··· Text for analysis ···

Tuesday, April 21, 2015

Understanding And Complying With ISO 55001: Part 3 in a 3 Part Series

Planning Part 3 in a 3 part series by Darrin Wikoff

Asset Management Plans are documents that translate the Asset Management Policy into actions or tasks, including resource requirements and timelines, for a specific asset in order to mitigate identified risks and achieve the stated value and stakeholder defined objectives. Section 6 – Planning – of ISO 55001 lists the requirements associated with defining asset management objectives and, planning to achieve the asset management objectives.
When defining your asset management objectives, the focus should be on four equal but unique business categories, Finance, Customers, Community and Employees, relative to your stakeholder requirements.  Objectives should be balanced in order to drive performance improvement in two equal directions, the financial health of the business and overall image of the business.
 Financial growth is based on the organization’s ability to reduce the cost of operating through focused improvements in overhead, maintenance and material costs. Financial growth is also reliant on the business’s ability to improve capacity through higher levels of availability, production rate and quality. These capacity improvements must be balanced by customer demand.
 Image growth, on the other hand, is based on the organization’s ability to develop intellectual capital within its own business through training, strength-based organizational structures and performance management, and the business’s ability to expand its license to operate within the community based on environmental, health and safety performance.
Demonstrate that risk-based methodologies are used when planning the design, implementation, operation, support and improvement of the asset management system.  Risk refers to stakeholder requirements and the impact that the asset management system has on these objectives, such as resource utilization and cost.
Demonstrate that each and every business function within the asset management system has specific and verifiable asset management objectives that align to the overall Strategic Asset Management Plan and stakeholder objectives.
Demonstrate that each asset management plan is derived from a risk-based methodology and specifies the type of task needing to be performed, the individual skill or competency required to complete the task, the frequency at which the task will be performed and the method of determining if a completed task complies with the intended outcomes.
Demonstrate that financial risks considered during the design and implementation of asset management plans include life cycle costs and residual risks at the end of the life cycle period.

Thursday, April 16, 2015

Understanding And Complying With ISO 55001: Part 2 in a 3 Part Series

Leadership Part 2 in a 3 part series by Darrin Wikoff

The Asset Management System translates organizational objectives, relative to value, into technical and financial decisions by way of:
-    Policies,
-    Plans,
-    Processes,
-    Organizational structures, and
-    Resources.

···

Could you reproduce the part of the ISO 55001 article between "Demonstrate that financial" and "-    Resources.", inclusive, word for word?

··· Supplied material ···

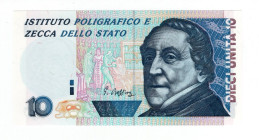Istituto Poligrafico e Zecca di Stato, Officina Carte Valori "G. Rossini - 10 unità" - Seconda metà degli anni '80

FDS

SPEDIZIONE IN TUTTO IL MO...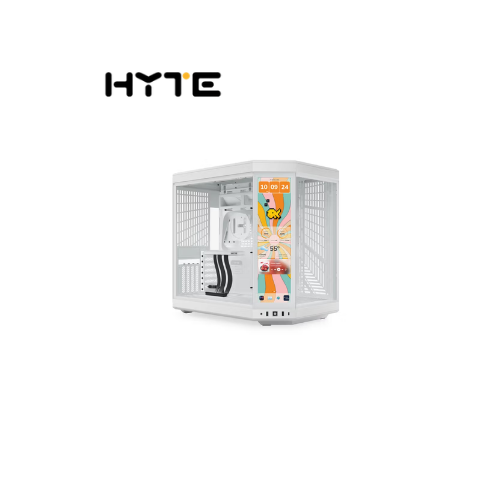 CASE MT HYTE Y70 TOUCH INFINITE 14.9" SNOW WHITE CS-HYTE-Y70TTI-WW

···

◆ Solution ◆
Demonstrate that financial risks considered during the design and implementation of asset management plans include life cycle costs and residual risks at the end of the life cycle period.

Thursday, April 16, 2015

Understanding And Complying With ISO 55001: Part 2 in a 3 Part Series

Leadership Part 2 in a 3 part series by Darrin Wikoff

The Asset Management System translates organizational objectives, relative to value, into technical and financial decisions by way of:
-    Policies,
-    Plans,
-    Processes,
-    Organizational structures, and
-    Resources.